The NT is harder than the combo in this combo problem.... $k$ is $lcm(1,2,3,4,5,6,7,8,9,10,12,13)/2=180180$ Let us look at any 2 points that are k-friends, we can shift the graph so that they are only on the 2 axis wlog. Let the third point that makes the k-area triangle be $(a,0)$ and $(0.b)$. Let a third point be $(a+x, b+y)$. It is easy to see that the area of this triangle is $\frac{ab+bx+ay}{2}$. Thus $ay+bx=2k-ab$. Obviously since $gcd(a,b)$ divides $ay,bx,ab$, it must also divide $2k$ also.
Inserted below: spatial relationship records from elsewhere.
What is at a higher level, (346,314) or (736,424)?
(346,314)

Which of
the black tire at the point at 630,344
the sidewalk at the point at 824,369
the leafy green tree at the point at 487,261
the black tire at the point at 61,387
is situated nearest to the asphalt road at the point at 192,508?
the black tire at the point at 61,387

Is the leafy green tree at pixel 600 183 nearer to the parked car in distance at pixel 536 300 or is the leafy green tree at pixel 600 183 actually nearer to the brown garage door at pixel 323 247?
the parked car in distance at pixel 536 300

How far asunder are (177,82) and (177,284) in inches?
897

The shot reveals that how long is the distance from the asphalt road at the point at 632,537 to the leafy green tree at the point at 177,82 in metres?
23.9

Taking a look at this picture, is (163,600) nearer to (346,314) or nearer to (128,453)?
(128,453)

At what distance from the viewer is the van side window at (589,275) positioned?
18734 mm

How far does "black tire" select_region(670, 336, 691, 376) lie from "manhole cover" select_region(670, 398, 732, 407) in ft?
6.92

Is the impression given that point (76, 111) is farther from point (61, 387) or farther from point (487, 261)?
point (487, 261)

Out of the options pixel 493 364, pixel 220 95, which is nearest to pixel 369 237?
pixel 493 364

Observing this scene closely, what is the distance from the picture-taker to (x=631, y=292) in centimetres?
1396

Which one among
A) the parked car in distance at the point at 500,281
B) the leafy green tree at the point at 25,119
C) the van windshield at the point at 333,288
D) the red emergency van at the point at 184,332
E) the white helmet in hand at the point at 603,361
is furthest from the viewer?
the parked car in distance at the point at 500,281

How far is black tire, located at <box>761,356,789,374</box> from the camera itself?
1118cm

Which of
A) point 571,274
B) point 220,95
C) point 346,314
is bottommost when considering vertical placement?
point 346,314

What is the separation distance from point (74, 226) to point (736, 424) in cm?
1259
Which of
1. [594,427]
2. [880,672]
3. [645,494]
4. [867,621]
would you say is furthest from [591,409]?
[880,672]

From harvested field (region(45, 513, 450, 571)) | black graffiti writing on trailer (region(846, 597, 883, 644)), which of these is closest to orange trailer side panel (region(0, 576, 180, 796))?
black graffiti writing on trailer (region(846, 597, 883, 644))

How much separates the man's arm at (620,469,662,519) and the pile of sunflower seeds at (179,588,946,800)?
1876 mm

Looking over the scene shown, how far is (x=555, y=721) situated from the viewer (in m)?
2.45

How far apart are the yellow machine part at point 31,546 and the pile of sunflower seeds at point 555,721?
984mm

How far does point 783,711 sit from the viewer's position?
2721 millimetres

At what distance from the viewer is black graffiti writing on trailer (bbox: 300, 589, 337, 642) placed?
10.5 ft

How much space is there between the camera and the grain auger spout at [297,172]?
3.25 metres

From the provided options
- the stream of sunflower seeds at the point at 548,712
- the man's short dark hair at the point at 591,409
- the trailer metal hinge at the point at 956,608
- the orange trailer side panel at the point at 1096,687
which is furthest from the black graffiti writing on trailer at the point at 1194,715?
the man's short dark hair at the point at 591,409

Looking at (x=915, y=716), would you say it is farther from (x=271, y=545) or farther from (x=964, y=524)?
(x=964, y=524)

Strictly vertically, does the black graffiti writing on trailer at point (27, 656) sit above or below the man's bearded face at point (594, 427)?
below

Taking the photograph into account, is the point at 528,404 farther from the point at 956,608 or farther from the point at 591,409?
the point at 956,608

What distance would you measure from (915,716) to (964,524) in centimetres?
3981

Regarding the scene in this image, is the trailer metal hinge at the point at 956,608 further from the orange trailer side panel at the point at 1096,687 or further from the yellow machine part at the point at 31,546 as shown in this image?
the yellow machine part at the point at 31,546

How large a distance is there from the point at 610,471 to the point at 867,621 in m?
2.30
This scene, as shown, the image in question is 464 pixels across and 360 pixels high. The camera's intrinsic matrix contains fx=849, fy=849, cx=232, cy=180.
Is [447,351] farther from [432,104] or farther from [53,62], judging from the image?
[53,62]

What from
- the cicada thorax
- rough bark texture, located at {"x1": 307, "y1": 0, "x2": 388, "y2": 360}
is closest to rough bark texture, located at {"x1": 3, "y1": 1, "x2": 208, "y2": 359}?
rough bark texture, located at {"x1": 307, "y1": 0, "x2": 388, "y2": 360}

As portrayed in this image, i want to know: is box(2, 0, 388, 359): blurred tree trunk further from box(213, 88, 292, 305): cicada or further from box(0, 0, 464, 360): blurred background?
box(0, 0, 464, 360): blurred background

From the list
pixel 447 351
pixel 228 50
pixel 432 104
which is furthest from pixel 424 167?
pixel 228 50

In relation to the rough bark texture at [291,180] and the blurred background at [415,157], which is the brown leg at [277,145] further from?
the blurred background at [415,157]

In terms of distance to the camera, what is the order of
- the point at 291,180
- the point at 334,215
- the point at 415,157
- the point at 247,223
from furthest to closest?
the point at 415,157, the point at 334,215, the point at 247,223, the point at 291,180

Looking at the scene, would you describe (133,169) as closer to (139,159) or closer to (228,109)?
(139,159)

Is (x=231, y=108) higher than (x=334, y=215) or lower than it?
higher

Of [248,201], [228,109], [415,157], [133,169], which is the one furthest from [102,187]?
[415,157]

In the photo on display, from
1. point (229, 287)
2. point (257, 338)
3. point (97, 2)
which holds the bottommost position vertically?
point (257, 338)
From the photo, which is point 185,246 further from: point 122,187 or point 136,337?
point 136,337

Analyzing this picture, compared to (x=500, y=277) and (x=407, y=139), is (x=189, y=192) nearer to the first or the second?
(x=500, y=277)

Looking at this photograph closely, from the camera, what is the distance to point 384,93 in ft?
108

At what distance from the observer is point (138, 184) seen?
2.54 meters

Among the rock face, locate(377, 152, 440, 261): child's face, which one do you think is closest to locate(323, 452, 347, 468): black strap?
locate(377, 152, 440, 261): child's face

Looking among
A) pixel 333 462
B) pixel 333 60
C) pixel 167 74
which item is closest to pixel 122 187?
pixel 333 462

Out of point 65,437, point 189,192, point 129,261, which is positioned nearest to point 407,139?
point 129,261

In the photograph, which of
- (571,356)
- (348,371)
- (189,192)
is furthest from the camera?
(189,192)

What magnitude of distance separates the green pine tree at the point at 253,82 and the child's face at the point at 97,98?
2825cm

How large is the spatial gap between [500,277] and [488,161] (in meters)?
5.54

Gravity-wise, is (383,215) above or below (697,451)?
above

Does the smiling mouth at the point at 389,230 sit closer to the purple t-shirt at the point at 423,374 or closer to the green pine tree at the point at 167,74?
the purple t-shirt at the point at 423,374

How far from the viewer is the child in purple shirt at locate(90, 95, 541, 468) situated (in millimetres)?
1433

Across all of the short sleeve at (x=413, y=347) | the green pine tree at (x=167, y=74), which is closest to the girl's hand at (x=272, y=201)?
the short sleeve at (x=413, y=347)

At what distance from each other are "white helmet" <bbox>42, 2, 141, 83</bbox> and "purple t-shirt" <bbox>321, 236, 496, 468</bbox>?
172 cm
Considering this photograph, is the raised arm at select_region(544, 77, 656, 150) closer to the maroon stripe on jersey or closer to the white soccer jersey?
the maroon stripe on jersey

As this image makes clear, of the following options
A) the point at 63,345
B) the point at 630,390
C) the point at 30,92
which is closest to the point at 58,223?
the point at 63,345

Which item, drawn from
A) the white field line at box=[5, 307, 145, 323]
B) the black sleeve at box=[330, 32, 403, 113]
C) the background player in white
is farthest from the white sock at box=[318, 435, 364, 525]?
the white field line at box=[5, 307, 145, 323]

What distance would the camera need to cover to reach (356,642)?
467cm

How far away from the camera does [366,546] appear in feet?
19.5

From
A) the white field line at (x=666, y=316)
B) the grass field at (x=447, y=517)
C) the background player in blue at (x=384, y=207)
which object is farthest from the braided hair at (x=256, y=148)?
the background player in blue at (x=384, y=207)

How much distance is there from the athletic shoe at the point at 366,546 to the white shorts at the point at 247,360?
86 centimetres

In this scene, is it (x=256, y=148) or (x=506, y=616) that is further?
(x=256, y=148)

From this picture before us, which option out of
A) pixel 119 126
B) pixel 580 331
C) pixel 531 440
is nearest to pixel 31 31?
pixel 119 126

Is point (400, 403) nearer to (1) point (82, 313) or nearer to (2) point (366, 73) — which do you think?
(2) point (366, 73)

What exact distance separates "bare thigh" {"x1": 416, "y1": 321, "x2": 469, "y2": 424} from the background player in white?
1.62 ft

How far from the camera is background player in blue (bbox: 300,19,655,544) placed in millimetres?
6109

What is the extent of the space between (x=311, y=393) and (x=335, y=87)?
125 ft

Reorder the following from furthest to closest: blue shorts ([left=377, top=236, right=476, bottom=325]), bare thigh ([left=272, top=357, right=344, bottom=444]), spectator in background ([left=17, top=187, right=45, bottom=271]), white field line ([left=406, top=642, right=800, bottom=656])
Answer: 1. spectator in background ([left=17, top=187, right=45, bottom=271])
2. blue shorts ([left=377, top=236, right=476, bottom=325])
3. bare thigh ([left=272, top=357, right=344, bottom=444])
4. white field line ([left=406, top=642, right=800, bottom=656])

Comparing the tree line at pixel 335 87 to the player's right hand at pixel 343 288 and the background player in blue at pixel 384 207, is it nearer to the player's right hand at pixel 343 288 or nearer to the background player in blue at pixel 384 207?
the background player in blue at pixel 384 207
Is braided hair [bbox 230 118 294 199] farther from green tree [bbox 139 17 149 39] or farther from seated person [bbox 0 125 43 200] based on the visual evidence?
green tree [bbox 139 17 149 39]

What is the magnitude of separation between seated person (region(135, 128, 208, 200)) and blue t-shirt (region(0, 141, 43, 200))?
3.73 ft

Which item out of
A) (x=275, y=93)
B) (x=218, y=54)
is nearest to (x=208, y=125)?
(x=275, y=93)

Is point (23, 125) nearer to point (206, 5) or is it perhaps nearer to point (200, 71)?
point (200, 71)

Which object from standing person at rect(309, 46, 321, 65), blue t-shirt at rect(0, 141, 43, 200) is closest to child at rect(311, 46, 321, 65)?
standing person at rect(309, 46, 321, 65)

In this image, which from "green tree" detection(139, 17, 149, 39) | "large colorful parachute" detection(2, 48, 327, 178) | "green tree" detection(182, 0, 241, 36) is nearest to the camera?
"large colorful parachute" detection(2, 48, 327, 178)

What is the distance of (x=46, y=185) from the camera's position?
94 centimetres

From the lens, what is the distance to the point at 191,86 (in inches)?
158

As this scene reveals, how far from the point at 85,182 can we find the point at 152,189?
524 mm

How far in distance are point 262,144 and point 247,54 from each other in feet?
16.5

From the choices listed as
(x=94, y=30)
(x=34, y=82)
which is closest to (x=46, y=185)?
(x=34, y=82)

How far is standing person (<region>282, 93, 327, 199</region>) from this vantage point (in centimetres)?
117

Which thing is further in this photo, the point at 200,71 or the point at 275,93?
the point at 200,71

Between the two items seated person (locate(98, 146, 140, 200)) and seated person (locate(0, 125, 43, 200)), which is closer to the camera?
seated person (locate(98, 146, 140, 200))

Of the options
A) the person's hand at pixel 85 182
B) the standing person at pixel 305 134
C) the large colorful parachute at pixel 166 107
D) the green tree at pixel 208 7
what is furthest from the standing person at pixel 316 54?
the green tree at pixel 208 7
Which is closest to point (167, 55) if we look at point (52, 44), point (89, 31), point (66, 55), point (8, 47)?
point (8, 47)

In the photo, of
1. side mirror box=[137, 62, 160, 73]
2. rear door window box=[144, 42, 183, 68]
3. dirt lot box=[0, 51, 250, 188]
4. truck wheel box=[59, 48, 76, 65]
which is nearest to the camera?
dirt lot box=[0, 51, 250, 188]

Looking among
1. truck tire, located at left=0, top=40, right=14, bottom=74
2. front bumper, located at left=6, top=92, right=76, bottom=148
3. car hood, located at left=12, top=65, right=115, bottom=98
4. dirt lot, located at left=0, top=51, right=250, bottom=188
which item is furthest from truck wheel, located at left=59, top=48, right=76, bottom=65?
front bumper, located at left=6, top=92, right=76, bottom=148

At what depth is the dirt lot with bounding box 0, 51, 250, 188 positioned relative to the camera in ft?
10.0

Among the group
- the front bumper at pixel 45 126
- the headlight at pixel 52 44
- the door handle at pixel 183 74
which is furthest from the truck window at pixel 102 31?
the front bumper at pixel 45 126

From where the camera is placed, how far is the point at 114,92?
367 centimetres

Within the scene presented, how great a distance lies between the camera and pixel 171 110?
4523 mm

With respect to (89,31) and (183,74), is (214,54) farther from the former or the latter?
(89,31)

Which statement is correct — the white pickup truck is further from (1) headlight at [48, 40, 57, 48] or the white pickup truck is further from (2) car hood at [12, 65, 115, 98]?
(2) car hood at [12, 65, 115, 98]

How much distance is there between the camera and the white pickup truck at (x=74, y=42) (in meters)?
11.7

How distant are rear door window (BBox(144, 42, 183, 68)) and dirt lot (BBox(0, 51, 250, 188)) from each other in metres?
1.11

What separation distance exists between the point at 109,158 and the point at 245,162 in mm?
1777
If it does, then $\frac{a}{gcd(a,b)}*y+\frac{b}{gcd(a,b)}*x=\frac{2k}{gcd(a,b)}-\frac{ab}{gcd(a,b)}$. Since $\frac{a}{gcd(a,b)}$ and $\frac{b}{gcd(a,b)}$ are coprime, there must exist integers $x$ and $y$ that satisfy the conditions. Thus the points $(x_1,y_1)$ and $(x_2,y_2)$ are k-friends iff $gcd(x_1-x_2,y_1-y_2)$ divides $2k$. Let us look at the coordinates mod $m$ for $0<m<14$. There are $m^2$ choices. Since there are more than $m^2$ points, there exists 2 points that have the same modulus for both their coordinates. Thus $m$ divides $2k$. Thus $lcm(1,2,3,4,5,6,7,8,9,10,11,12,13)/2=180180$ divides $k$. We see this minimum is satisfied by a 14x14 square with 5 more points on its border.(too lazy to include graph but you get the idea)

I misread problem i thought that for two points $A$ and $B$ to be $k-friends$ there needs to be point $K$ in $T$ s.t. area is $k$.What should be answer to this question ?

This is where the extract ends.